Tide - Associate Director - Application Security - Vulnerability Management (8-12 yrs)

ABOUT THE TEAM :

The Tide Security Engineering team is made up of three core areas: Product Security, Threat Detection & Response, and Identity.

Product Security (this role!) consists of application and cloud security experts. Their mission is to protect the products we build, covering everything from secure design reviews to threat modelling and penetration testing, ensuring security is embedded from the ground up.

Threat Detection & Response focuses on protecting the company by building a robust detection and automation platform. We're proactive in our defense, constantly hacking ourselves to improve our security posture and staying ahead of emerging threats. Our goal is to make Tide resilient against the ever-evolving threat landscape.

Identity is responsible for managing Tide's staff identity platform, ensuring that access to systems and infrastructure is secure, seamless, and aligned with modern security practices. The team uses strategies like zero trust, multi-factor authentication, and granular role-based access controls to safeguard our internal operations.

While each area has its own focus, collaboration is key - it's why we share the same Slack channel and hold our standups together as one cohesive team, ensuring alignment and seamless communication across all security functions.

ABOUT THE ROLE :

First and foremost you will be passionate about security and resilient software development processes. You will enjoy hunting for vulnerabilities in our web and mobile applications and working with our engineering teams to remediate them strategically. You will be comfortable explaining security issues and concerns to product owners, engineers, VPs and executives and love the feeling you get when this results in them releasing a more resilient product. You will be a keen follower of all things Infosec and constantly be on the lookout for ways to apply new industry trends, tools and automations to your day-to-day role.

As a Senior Product Security Engineer you'll :

- Regularly dive deep into mobile, web app technologies in order to understand feature development and proactively hunt for vulnerabilities

- Be proficient in securing cloud-native applications, ensuring that security best practices are applied consistently across our cloud environment

- Be proficient in threat modelling and guide developers in secure design principles to prevent vulnerabilities from being introduced in the first place

- Help remediate vulnerabilities through strategic initiatives, writing patches, or creating understandable and actionable vulnerability tickets.

- Be the subject matter expert across a wide range of security areas, particularly in Application Security.

- Make security invisible when possible, believing that gatekeeping and blocking product teams should be avoided in favor of enabling secure development.

- Mentor and coach junior engineers, sharing your knowledge to help raise the security bar across the organization Leverage automation and security tools to seamlessly integrate security into our CI/CD pipelines, ensuring vulnerabilities are caught early without disrupting development.

WHAT WE ARE LOOKING FOR :

- You have a breadth and depth of knowledge across AppSec; you're expected to understand topics like why private keys should be stored in the Secure Enclave, the differences between URL Schemes and Universal Links, what resigned URLs are in the context of S3 and the safest storage mechanisms for modern browsers.

- You know Burp Suite (or your favorite attack proxy) inside and out; bonus points if you've written or contributed to an extension that enhances its functionality.

- You have excellent spoken and written communication skills to articulate vulnerabilities clearly and persuasively, advocating for their remediation even when faced with competing production pressures.

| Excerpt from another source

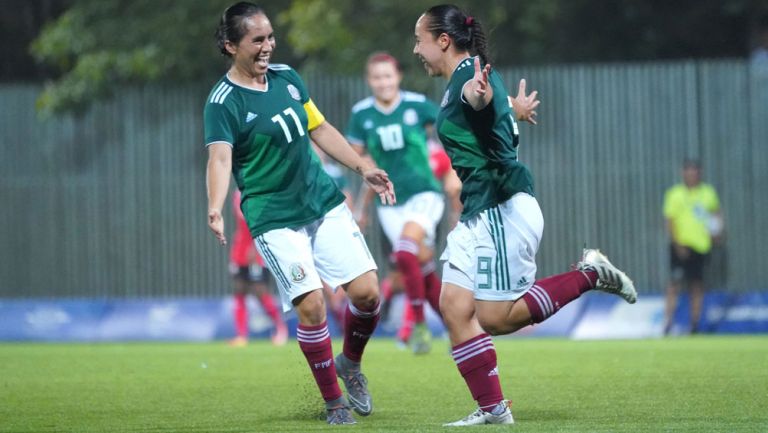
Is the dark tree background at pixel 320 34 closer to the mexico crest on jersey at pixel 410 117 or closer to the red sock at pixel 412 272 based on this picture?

- As a passionate senior security engineer, you have a blog, public speaking engagements, bug bounty profile, or a Git repository showcasing your work.

- You're comfortable writing proof-of-concept (POC) scripts to demonstrate your findings and their potential impact, as needed.

- You have hands-on experience with securing cloud-native applications, ensuring that best practices are consistently applied.

TIDEAN WAYS OF WORKING :

- At Tide, we champion a flexible workplace model that supports both in-person and remote work to cater to the specific needs of our different teams.

- While remote work is supported, we believe in the power of face-to-face interactions to foster team spirit and collaboration. Our offices are designed as hubs for innovation and team-building, where we encourage regular in-person gatherings to foster a strong sense of community.